◆ Aufgabe
Setzen Sie den Text über Computer und die Zukunft menschlicher Arbeit nach seinem letzten Satz fort.

◆ Lesetext
Des Menschen Denkarbeit wird überflüssig

Die zunehmende Technisierung der Arbeitswelt wirft viele ethische Fragen auf. So macht die Technik auch eine automatisierte, ohne menschliche Entscheidung und Befehle auskommende Kriegsführung durch voll bewaffnete Drohnen möglich. Dürfen wir das? Den Maschinen die Macht überlassen? Oder kann es sogar sein, dass diese letztendlich besser entscheiden als ein einzelner Mensch oder gar eine Gruppe? Kurz und Rieger gehen nicht auf Gruppenentscheidungen ein, ein Thema, das mich gerade beschäftigt. Gruppen treffen nicht selten schlechtere Entscheidungen als Einzelpersonen – sie könnten auch dem Computer unterlegen sein. Gruppenirrtümer sind unter anderem Thema in meines Selbstlernkurses „Vorsicht, Irrtum.“ Es fallen jedem gleich Beispiele für Fehlentscheidungen ein, etwa der Irak-Krieg oder die Schweinebucht.

Viele Menschen suchen Sinn in ihrer Arbeit. In unserem Büro rufen mittlerweile Menschen an, die nicht nur ihren Namen nennen, sondern gleich dazu sagen „ich bin Generation Y“ – will oft ausdrücken: „Ich bin jemand, der die Zustände, wie sie sind, nicht akzeptieren möchte. Ich bin ein Sinnsucher.“ Können diese Menschen Sinn finden in einer solchen Arbeitswelt, die den Menschen den Entscheidungen von Computern ausliefert und zum Zuarbeiter von Robotern macht?

Der Computer lenkt, der Mensch hat frei

Denn, das auch von mir selbst oft genannte Argument „Kreativität bleibt beim Menschen“ vorbehalten, zieht nicht mehr richtig. Es stimmt nicht mehr ganz. Und es wird immer weniger stimmen. Ich muss mich da selbst revidieren. Noch können vernünftige redaktionelle Texte vor allem in weitgehend standardisierten Verfahren abgebildet werden wie der Sportberichterstattung. Aber das muss nicht so bleiben. Wenn ich mit weniger internetaffinen Menschen diskutiere, so sagen diese immer noch oft „der Computer kann nur tun, was Menschen im sagen“. Das stimmt spätestens  seit IBMs Deep Blue nicht mehr, der 1996 den damaligen Schachweltmeister besiegte. Es ist längst nicht mehr der Mensch, der denkt und den Computer lenkt. Es kann immer öfter umgekehrt sein: Der Computer denkt und lenkt. Der Mensch…. Lebt… genießt… hat arbeitsfrei.

Ich gebe selbst oft die Empfehlung, sich bei der Berufsentscheidung, sofern sie nicht der Selbstfindung dient, auch daran zu orientieren, wie das Berufsbild (vermutlich) in 10 Jahren aussehen wird. Das ist in einigen Feldern möglich, doch längst nicht in allen, denn viele Veränderungen schreiten rasant schnell voran, während andere Jahrzehnte brauchen und viel länger als ursprünglich gedacht. Das hat mit Geldern zu tun, mit Lobbys und natürlich auch dem Markt, lauter unbekannte Variablen. Theoretisch etwa könnte auch Bildung revolutioniert werden. Es müsste keine Schulen mehr geben, sondern lernen könnte ganz anders organisiert werden. Dann wären selbst sicher geglaubte Jobs wie Lehrer nicht mehr save.

◆ Datenübersicht
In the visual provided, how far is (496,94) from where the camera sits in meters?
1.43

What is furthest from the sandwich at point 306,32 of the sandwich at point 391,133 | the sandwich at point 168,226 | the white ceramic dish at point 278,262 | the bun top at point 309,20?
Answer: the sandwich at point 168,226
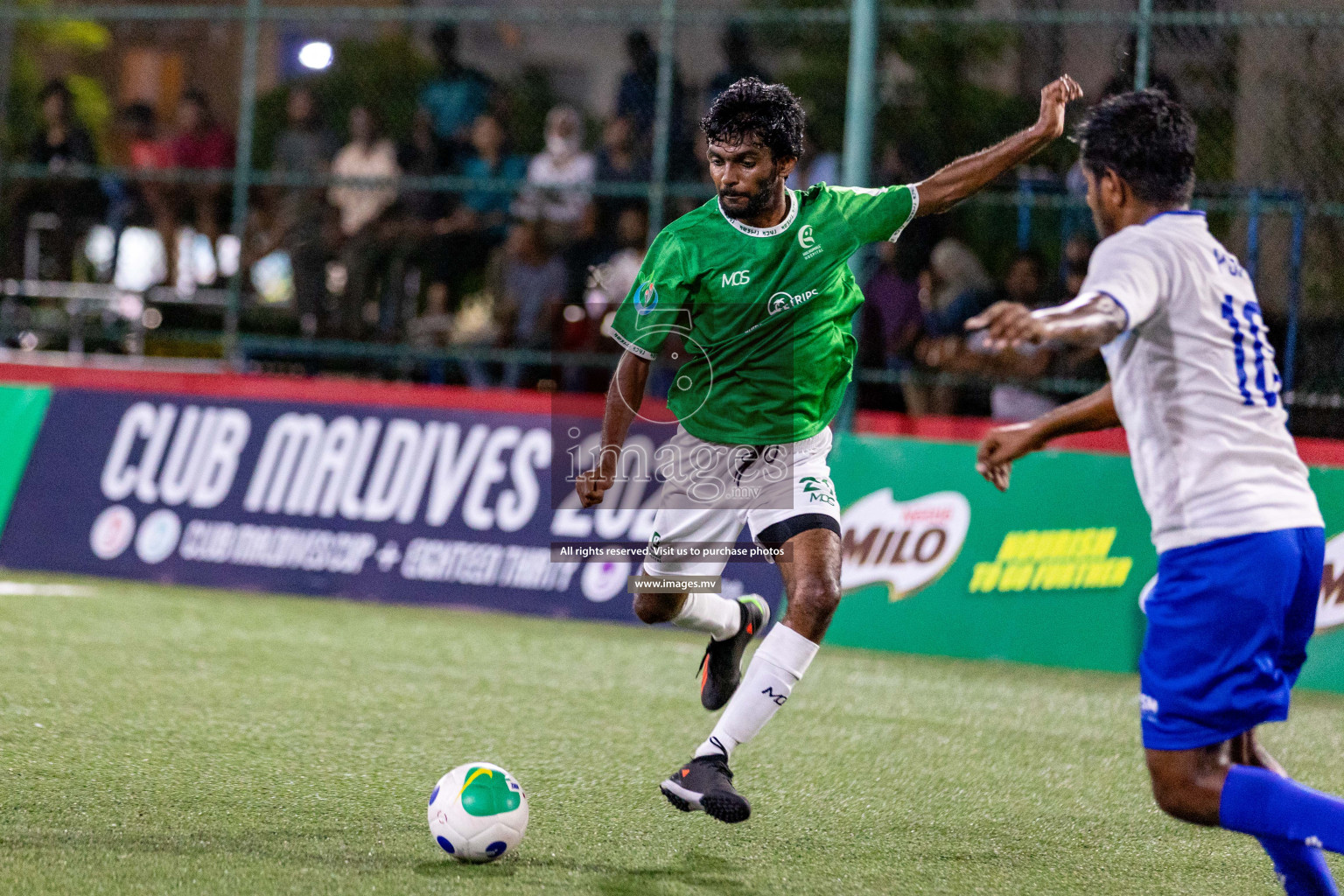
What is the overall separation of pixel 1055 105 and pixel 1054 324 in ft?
6.82

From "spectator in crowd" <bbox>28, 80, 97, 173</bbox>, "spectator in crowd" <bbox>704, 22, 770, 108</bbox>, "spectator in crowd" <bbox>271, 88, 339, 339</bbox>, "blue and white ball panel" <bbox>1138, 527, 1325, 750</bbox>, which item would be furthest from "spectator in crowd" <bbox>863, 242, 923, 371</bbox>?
"spectator in crowd" <bbox>28, 80, 97, 173</bbox>

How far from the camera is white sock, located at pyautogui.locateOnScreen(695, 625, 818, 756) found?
4945 mm

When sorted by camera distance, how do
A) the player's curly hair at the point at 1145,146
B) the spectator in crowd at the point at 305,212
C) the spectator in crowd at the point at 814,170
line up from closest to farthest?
the player's curly hair at the point at 1145,146, the spectator in crowd at the point at 814,170, the spectator in crowd at the point at 305,212

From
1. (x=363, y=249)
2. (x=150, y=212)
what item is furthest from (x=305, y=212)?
(x=150, y=212)

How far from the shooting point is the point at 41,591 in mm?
9594

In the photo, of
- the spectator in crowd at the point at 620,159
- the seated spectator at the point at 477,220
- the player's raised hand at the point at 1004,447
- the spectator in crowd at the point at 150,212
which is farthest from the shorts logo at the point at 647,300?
the spectator in crowd at the point at 150,212

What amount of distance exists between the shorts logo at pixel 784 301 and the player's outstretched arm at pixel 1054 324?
6.44 ft

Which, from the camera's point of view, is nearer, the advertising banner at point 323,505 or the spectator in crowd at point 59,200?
the advertising banner at point 323,505

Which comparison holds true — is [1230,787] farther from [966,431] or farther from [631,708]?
[966,431]

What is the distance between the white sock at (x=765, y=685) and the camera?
4.95 meters

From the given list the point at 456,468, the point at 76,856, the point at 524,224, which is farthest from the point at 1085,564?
the point at 76,856

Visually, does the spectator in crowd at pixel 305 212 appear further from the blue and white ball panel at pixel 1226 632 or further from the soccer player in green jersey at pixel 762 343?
the blue and white ball panel at pixel 1226 632

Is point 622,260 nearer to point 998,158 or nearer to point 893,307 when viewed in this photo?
point 893,307

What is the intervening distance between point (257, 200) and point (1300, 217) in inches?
304
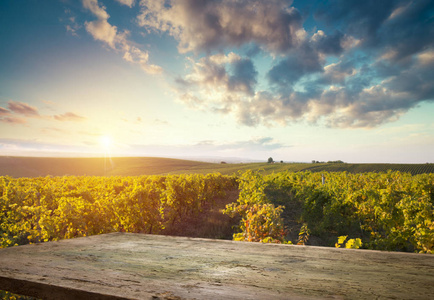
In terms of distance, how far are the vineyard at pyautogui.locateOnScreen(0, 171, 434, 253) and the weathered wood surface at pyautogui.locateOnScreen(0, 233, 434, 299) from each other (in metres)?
1.70

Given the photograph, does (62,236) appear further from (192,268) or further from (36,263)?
(192,268)

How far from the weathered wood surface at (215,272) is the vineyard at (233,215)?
1.70 m

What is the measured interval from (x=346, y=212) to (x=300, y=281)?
32.1 ft

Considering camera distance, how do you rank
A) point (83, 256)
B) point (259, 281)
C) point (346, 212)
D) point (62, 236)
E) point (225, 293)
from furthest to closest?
point (346, 212) < point (62, 236) < point (83, 256) < point (259, 281) < point (225, 293)

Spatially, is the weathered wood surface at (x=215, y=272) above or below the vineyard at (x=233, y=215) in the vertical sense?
above

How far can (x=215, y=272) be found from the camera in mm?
1194

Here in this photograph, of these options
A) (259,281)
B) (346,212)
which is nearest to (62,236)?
(259,281)

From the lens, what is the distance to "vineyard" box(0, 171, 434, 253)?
5.40 m

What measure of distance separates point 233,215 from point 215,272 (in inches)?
240

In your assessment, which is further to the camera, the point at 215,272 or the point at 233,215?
the point at 233,215

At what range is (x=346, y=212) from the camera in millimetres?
9273

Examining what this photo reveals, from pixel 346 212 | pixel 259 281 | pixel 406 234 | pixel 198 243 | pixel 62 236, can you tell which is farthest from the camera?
pixel 346 212

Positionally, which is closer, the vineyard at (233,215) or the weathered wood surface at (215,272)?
the weathered wood surface at (215,272)

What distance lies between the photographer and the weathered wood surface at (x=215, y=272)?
95cm
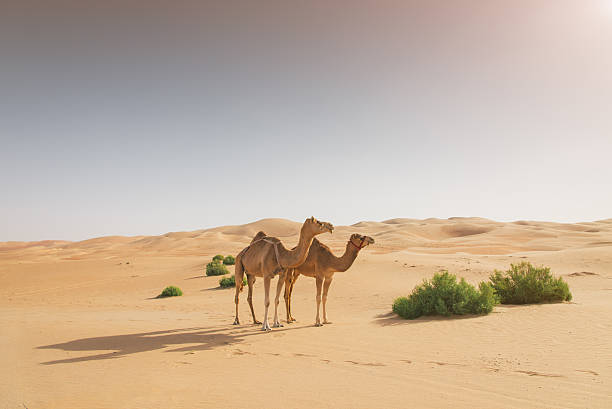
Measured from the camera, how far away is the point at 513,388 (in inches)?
194

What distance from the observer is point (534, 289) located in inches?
457

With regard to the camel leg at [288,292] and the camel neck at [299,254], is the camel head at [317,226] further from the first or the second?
the camel leg at [288,292]

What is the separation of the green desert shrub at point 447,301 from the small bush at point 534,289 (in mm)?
1567

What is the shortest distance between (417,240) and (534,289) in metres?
56.3

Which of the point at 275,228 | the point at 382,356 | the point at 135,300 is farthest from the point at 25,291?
the point at 275,228

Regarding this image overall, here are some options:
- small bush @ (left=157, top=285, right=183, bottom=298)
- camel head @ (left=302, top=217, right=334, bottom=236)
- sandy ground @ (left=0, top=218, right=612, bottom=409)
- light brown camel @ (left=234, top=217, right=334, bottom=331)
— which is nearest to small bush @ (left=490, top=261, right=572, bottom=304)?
sandy ground @ (left=0, top=218, right=612, bottom=409)

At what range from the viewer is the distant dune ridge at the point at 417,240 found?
44625 millimetres

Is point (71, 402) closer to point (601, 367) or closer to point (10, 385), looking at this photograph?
point (10, 385)

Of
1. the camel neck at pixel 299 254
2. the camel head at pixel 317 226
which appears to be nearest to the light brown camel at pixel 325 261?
the camel neck at pixel 299 254

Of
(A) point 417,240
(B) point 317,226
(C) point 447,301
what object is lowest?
(C) point 447,301

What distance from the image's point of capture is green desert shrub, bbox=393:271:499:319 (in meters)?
10.1

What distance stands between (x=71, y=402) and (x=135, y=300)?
48.5ft

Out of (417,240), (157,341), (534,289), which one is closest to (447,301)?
(534,289)

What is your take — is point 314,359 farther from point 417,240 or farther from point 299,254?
point 417,240
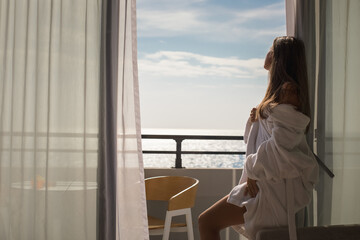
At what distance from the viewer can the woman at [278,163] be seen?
1.99m

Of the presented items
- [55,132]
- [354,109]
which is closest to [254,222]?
[354,109]

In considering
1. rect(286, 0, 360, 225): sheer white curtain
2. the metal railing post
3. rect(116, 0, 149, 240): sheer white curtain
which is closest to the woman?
rect(286, 0, 360, 225): sheer white curtain

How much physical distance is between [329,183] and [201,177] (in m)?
1.24

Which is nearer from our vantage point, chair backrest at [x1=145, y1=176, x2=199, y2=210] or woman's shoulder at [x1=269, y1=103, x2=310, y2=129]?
woman's shoulder at [x1=269, y1=103, x2=310, y2=129]

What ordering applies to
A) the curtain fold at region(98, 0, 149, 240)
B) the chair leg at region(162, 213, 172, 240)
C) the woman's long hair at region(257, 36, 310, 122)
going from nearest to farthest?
1. the woman's long hair at region(257, 36, 310, 122)
2. the curtain fold at region(98, 0, 149, 240)
3. the chair leg at region(162, 213, 172, 240)

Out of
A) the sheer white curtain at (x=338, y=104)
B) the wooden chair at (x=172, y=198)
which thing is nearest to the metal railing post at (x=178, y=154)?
the wooden chair at (x=172, y=198)

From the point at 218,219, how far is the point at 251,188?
24 cm

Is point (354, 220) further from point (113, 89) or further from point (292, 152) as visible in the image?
point (113, 89)

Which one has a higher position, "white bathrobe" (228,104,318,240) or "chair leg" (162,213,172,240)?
"white bathrobe" (228,104,318,240)

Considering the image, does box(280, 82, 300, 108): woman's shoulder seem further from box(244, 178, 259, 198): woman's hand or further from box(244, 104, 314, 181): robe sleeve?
box(244, 178, 259, 198): woman's hand

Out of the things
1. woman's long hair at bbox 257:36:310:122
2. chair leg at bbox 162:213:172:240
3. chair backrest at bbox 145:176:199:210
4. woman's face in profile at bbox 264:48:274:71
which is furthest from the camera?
chair backrest at bbox 145:176:199:210

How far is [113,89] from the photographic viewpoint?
2.37 metres

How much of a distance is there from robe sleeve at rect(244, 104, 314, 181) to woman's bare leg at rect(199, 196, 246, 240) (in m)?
0.21

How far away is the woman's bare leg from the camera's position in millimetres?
2092
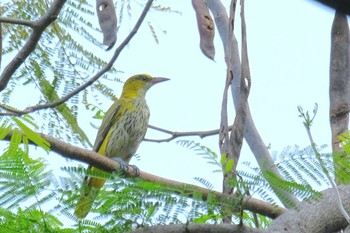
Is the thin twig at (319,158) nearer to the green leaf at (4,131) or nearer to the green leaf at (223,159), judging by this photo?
the green leaf at (223,159)

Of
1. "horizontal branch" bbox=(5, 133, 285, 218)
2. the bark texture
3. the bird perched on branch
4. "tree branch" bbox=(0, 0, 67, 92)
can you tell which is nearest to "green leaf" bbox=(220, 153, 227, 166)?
"horizontal branch" bbox=(5, 133, 285, 218)

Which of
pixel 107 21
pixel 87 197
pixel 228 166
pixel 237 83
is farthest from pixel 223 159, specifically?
pixel 237 83

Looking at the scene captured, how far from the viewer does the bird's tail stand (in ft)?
8.96

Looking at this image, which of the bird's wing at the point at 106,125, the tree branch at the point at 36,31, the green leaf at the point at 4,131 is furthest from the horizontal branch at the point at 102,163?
the bird's wing at the point at 106,125

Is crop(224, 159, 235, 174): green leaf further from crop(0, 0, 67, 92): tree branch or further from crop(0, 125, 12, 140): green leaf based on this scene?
crop(0, 0, 67, 92): tree branch

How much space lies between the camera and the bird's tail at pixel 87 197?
2730 mm

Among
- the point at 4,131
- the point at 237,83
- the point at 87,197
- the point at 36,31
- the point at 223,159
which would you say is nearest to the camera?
the point at 87,197

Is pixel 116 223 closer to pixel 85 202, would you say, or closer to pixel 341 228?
pixel 85 202

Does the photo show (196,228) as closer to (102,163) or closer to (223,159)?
(223,159)

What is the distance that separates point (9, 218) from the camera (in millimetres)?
2682

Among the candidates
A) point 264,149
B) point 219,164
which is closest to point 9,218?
point 219,164

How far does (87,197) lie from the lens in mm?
2762

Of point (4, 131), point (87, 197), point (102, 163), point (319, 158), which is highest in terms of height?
point (102, 163)

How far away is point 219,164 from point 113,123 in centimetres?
427
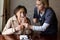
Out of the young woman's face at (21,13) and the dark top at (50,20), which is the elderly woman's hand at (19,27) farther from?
the dark top at (50,20)

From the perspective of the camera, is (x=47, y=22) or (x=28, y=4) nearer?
(x=47, y=22)

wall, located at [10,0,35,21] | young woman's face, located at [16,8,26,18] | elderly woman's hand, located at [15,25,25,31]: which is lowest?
elderly woman's hand, located at [15,25,25,31]

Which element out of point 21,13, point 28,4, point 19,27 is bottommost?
point 19,27

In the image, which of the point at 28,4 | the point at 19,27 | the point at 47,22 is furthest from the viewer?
the point at 28,4

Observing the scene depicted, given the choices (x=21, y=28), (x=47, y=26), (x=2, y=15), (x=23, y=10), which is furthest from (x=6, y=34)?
(x=2, y=15)

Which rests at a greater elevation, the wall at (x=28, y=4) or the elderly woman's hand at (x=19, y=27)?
the wall at (x=28, y=4)

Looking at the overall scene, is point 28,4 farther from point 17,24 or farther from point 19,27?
point 19,27

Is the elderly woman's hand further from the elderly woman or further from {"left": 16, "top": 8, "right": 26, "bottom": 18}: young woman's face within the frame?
{"left": 16, "top": 8, "right": 26, "bottom": 18}: young woman's face

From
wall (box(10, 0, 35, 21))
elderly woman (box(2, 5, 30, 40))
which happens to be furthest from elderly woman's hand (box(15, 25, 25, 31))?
wall (box(10, 0, 35, 21))

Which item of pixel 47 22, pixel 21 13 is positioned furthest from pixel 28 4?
pixel 47 22

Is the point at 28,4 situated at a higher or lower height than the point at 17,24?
higher

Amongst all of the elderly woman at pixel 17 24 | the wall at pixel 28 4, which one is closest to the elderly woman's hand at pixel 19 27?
the elderly woman at pixel 17 24

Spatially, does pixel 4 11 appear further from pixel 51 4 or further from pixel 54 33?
pixel 54 33

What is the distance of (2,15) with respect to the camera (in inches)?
127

◆ Antwort
Menschenleere Hallen

Nehmen wir das Bäckerhandwerk. Im Buch unternehmen Rieger oder Kurz – wer selbst unterwegs war und welchen Part geschrieben hat ist nicht ganz klar, Tatsache ist, das mir der Stil im 2. Teil besser gefällt – einen Streifzug durch eine Großbäckerei. Dass das gute alte handgebackene Brötchen eine so große maschinelle Konkurrenz bekommen konnte und das Bäckerhandwerk ins Biotechnologielabor bringt – sind wir alle schuld. Wir schmecken den Unterschied nicht mehr und mögen lieber ebenmäßige Backerzeugnisse. Und wir alle sind so gepolt, dass wir am Ende doch auf den Preis schauen. Natürlich gibt es starke Gegentrends, etwa in den Manufakturen und im Biofoodbereich. Aber auch dort, verraten uns die Autoren, überwachen Computer die Produktion.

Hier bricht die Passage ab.